Co-moderator Sarah Skidmore said getting out good information from trusted sources has been a challenge in Westmoreland County.

Dr. Robin Sims, a pediatrician who is active in the Greater Parkview Church in Greensburg, said mistrust is real in minority and under-served communities across the region. Sims said she has worked within the Black community to assuage those fears.

“I am here to tell you there were not steps skipped in the vaccine,” she said. “There was just a lot of money and a lot of smart folks worked together to get this. I received the Moderna vaccine because I meet the age requirements and had underlying health issues, and I had only mild side effects.”

Dr. Ken Ho, medical director of the Pitt Men’s Study, a long-term HIV study at the University of Pittsburgh Medical School, noted that there have been many safety studies.

Ho said he participated in a clinical trial for the Johnson & Johnson vaccine, which is expected to be approved soon for emergency use. He said he recently learned that he was among participants who received the vaccine. He said the varying degrees of efficacy on all of the vaccines tested to date are still much higher than the average for the annual flu vaccines.

Dr. Thuy Bui, an associate professor at Pitt’s Medical School who studies global health issues, rounded out the expert panel. The physicians said it’s important for people to know that even those who had had the virus should get vaccinated when vaccines are available.

Dan Carney, director of the Union Mission in Unity that addresses homelessness, said he worries that the lack of a local health department adds to confusion where vaccination plans are concerned.

“We don’t have that ‘North Star’ in our county that allows agencies to aspire to a unified plan,” Carney said. “How do we prioritize limited resources? We need some tool or metric on how to make this equitable and ensure it serves the marginalized in our community.”

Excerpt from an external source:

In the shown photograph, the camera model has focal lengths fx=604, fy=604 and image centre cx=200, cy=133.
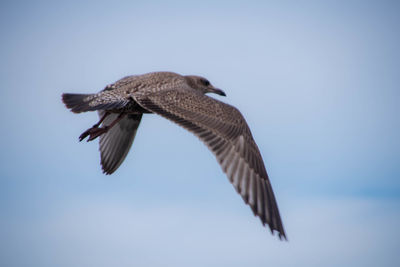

Meaghan Abbott, of the Pennsylvania Department of Health, said the agency is attempting to maximize the benefits and minimize harms through vaccinations.

“But we have a very limited amount of vaccine,” she said. “Our role is to get vaccine out to the providers and the providers need to get it out to the community. We want to make sure the providers are being held accountable and vaccinations are being given.”

Abbott said the agency is working with the Pennsylvania Emergency Management Agency and local EMS agencies to try to ensure counties like Westmoreland that lack local health departments are well served.

As for calls for more involvement at the local level, Abbot said the state would welcome it.

“The Department of Health would be so pleased if Westmoreland County was interested in starting its own health department,” she said. “We would love to work with you.”

But she warned the process is not simple and requires a local financial commitment, among other things.

“It’s a heavy lift,” she said.

“It may be a heavy lift, but we need it now,” resident Carrie Muniz of North Huntingdon weighed in online.

Steck said the group has been working to bring local and state officials in county into the conversation and has been urging them to take a more public role in the discussion.